Economist Kenichi Ohmae foresaw this shift in The End of the Nation State, arguing that cross-border metropolitan regions — not nation-states — would become the primary engines of growth and innovation. The San Diego–Tijuana region exemplifies this model today: a deeply integrated binational economy spanning logistics, biotech, advanced manufacturing and culture. Its economic logic increasingly bypasses national capitals, operating instead through regional networks and global supply chains.

Healthcare offers a preview of this emerging order. Recent federal actions projected to strip millions of Americans of health insurance and reduce food assistance have prompted states to act independently. A bipartisan coalition of governors has formed a public-health alliance to coordinate disease surveillance, vaccination policy, data sharing and emergency preparedness — outside traditional federal channels.

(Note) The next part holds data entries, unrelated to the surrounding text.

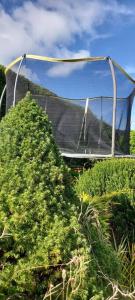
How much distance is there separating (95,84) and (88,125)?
74 cm

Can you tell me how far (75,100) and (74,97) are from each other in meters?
0.06

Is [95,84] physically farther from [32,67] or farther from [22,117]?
[22,117]

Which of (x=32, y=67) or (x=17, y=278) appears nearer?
(x=17, y=278)

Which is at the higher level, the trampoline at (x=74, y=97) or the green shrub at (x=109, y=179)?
the trampoline at (x=74, y=97)

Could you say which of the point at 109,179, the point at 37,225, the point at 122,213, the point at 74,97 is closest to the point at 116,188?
the point at 109,179

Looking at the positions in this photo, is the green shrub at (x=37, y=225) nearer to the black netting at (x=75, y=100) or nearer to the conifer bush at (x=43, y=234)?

On the West Coast, California, Oregon, Washington and Hawaii now issue coordinated guidance on COVID-19, influenza and RSV, explicitly citing weakened federal leadership. California has taken the lead, leveraging its population size, fiscal capacity,and administrative infrastructure. The message is unmistakable: if national institutions cannot provide coherence or credibility, states will build parallel systems.

Climate policy follows the same pattern. When the federal government withdrew from international climate commitments, California did not wait. The state negotiated directly with foreign governments, signed international agreements, and convened global climate summits. These are not the actions of a subordinate jurisdiction waiting for direction — they are the behaviors of a sovereign actor operating within a federal shell.

What is emerging is not the collapse of the United States, nor a movement toward secession. It is a reconfiguration: a looser, more networked country in which states and metropolitan regions — often led by California’s example and resources — exercise growing practical authority while federal power contracts in effectiveness, if not in law.

City-states and regional alliances are not a threat to democracy. In an era of institutional paralysis, they may be its most viable renewal. If the United States hopes to remain competitive and cohesive in the decades ahead, it must recognize this reality and adapt — rather than cling to a centralized model that no longer reflects how the country actually works.

For better or worse, California is no longer simply participating in American federalism. It is pioneering what comes next.

John Eger is a professor emeritus in the School of Journalism and Media Studies at San Diego State University. Previously, he served as a telecommunications advisor to President Gerald R. Ford,  legal assistant to FCC Chairman Dean Burch, and Senior Vice President of CBS.